Step 5 – UPLOAD THE WEBMODEL TO AZURE WEBAPP USING THE FTP TOOL (HERE: WINSCP)

1. Open your Azure Web App overview in the Azure Portal.
2. Navigate to Deployment – Deployment Center.
3. Click the FTPS Login Information tab.
4. Open the FTP tool of your choice and configure it as follows:
   • Transfer protocol: FTP
   • Encryption Explicits: TLS/SSL
   • Server address: the FTPS endpoint from the portal
   • Port number: 21
   • Username: the FTPS username from the portal under Scope
   • Password: the password from the portal under Application area
5. Once the connection is established successfully, the entire contents of the WebModel folder must be uploaded.

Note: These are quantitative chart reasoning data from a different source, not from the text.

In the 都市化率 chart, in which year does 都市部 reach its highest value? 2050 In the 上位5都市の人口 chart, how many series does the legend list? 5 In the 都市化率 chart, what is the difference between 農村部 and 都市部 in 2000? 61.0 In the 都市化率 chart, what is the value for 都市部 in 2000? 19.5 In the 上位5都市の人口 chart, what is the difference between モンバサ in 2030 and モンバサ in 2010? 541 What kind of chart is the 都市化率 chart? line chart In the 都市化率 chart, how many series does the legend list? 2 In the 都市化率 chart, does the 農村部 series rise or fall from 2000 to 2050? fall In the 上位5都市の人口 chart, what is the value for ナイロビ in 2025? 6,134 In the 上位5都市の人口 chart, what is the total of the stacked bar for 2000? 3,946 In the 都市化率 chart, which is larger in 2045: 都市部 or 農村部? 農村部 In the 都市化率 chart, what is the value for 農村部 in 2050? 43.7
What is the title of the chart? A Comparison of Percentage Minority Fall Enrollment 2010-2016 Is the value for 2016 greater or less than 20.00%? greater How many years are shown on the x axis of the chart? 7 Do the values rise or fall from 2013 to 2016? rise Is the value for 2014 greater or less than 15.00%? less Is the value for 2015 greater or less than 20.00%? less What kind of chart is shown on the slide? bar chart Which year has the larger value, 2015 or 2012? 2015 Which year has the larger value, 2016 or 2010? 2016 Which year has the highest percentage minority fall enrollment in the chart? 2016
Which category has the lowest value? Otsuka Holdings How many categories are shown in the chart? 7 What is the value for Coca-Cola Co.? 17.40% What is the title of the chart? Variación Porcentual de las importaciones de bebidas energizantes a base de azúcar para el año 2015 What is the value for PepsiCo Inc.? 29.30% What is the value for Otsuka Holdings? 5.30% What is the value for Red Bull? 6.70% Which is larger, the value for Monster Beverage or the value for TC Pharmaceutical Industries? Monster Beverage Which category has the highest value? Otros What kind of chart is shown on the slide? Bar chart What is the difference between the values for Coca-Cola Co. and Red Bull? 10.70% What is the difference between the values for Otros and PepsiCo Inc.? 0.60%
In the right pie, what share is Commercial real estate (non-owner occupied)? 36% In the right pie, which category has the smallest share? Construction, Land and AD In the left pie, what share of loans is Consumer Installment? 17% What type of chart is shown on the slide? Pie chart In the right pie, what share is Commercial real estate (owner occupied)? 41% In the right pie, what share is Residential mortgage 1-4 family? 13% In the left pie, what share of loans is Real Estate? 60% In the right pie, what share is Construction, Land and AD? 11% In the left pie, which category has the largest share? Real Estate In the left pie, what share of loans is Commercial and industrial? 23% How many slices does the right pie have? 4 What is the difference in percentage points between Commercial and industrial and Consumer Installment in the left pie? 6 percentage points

Troubleshooting – What should I consider?

1. Save customized appsettings.json file
   • To include the customized appsettings.jsonin the export and to prevent it from being overwritten, it must be stored in the following folder:
     • Open the folder %USERPROFILE%\Documents\viflow
     • Create the Customizations folder and open it
     • Create the folder WebApp , open it and place the customized appsettings.json in it (the path to the appsettings.json should then look like this: %USERPROFILE%\Documents\viflow\Customizations\WebApp
       
       
2. Update the client secret
   • The client secret you created in step 2 must be recreated after a certain period of time, and the value in appsettings.json must be updated. You assign this value in the Azure portal when you create a client secret.
     
     
3. Value of the secret key not recorded
   • If you have not written down the value of the secret client key, simply create a new client key.
     
     
4. WebApp logs
   • If our support requests the web server event log messages, you can find them in the Azure Portal at:Web app name – Diagnostics and troubleshooting – Diagnostic Tools – Application Event Logs.